Amgad (il nome è di fantasia) arrivò a Sharm el Sheikh circa quarant’anni fa. Come molti altri giovani egiziani fu spinto dalla curiosità di esplorare questo angolo del Sinai che era rimasto sotto l’occupazione israeliana per quindici anni ed era stato appena restituito all’Egitto dopo la guerra del 1973. Trovò un piccolo villaggio beduino in un paesaggio incontaminato: a est il golfo di Aqaba, brulicante di creature marine e barriere coralline; a sud due isole che separavano il Sinai dall’Arabia Saudita (trasferite a Riyadh nel 2016); a ovest vallate e montagne, parte della Rift valley, attraversate dalle tribù beduine che da secoli si erano stabilite nella zona.

Ancora oggi il litorale ospita duecento specie di coralli, cinquecento di piante marine e vari pesci e animali marini, parte delle barriere coralline egiziane, che sono tra gli ultimi rifugi al mondo per questo tipo di flora e fauna del mare, e hanno dimostrato una capacità di adattamento straordinaria ai cambiamenti climatici, come spiega il professore di ecologia marina Mahmoud Hassan. Anche gli ecosistemi sulla terraferma servono a proteggere la vita marina.

Quarant’anni separano il momento in cui Amgad posò gli occhi sulle bellezze naturali di Sharm el Sheikh da quello in cui si è svolta la ventisettesima conferenza delle Nazioni Unite sul clima (Cop27) nel novembre 2022. Nel frattempo sono stati costruiti ponti sopraelevati e grandi strade asfaltate, e un muro separa la città dalle montagne e dalla popolazione indigena beduina. In questi decenni Sharm el Sheikh e i suoi paesaggi sono stati trasformati più volte per attirare turisti e soldi. Nella sua più recente incarnazione verde, sono stati fatti dei lavori per mostrare le sue bellezze durante i dibattiti della Cop27, in cui l’Egitto ha cercato di ottenere preziosi finanziamenti. Ma sotto la maschera indossata per la conferenza ci sono i segni di anni di rifacimenti senza regole che hanno eroso il suo ecosistema, rendendolo quasi irriconoscibile.

# [Dati forniti]

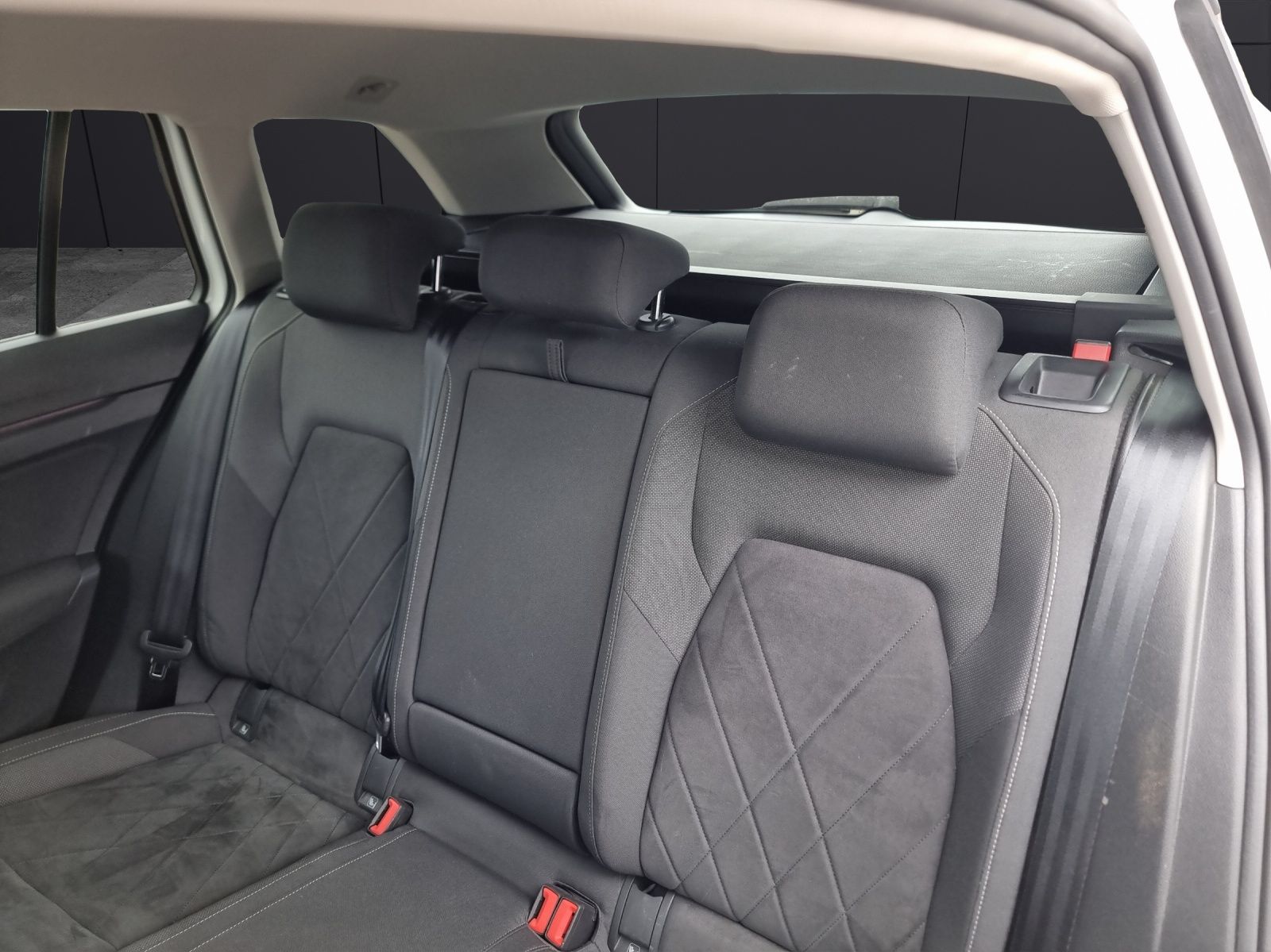 Fahrzeugabbildung Volkswagen Golf VIII Variant Business TDI DSG LED ACC SHZ P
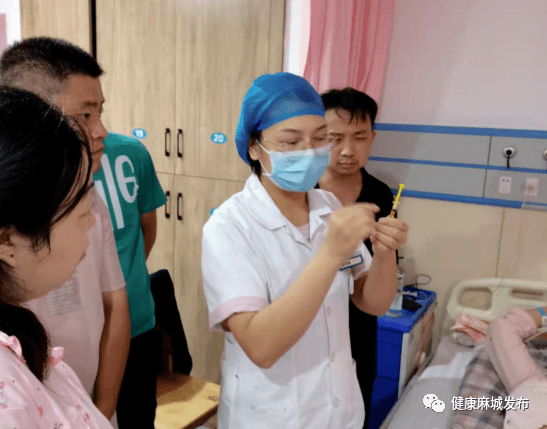 瞧在这家医院产科婆婆为儿媳妇学打针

# [Consegna]
Ricopia alla lettera, dal brano su Sharm el Sheikh, il passo che comincia con le parole "Quarant’anni separano il" e si chiude con "rendendolo quasi irriconoscibile.".

# [La tua risposta]
Quarant’anni separano il momento in cui Amgad posò gli occhi sulle bellezze naturali di Sharm el Sheikh da quello in cui si è svolta la ventisettesima conferenza delle Nazioni Unite sul clima (Cop27) nel novembre 2022. Nel frattempo sono stati costruiti ponti sopraelevati e grandi strade asfaltate, e un muro separa la città dalle montagne e dalla popolazione indigena beduina. In questi decenni Sharm el Sheikh e i suoi paesaggi sono stati trasformati più volte per attirare turisti e soldi. Nella sua più recente incarnazione verde, sono stati fatti dei lavori per mostrare le sue bellezze durante i dibattiti della Cop27, in cui l’Egitto ha cercato di ottenere preziosi finanziamenti. Ma sotto la maschera indossata per la conferenza ci sono i segni di anni di rifacimenti senza regole che hanno eroso il suo ecosistema, rendendolo quasi irriconoscibile.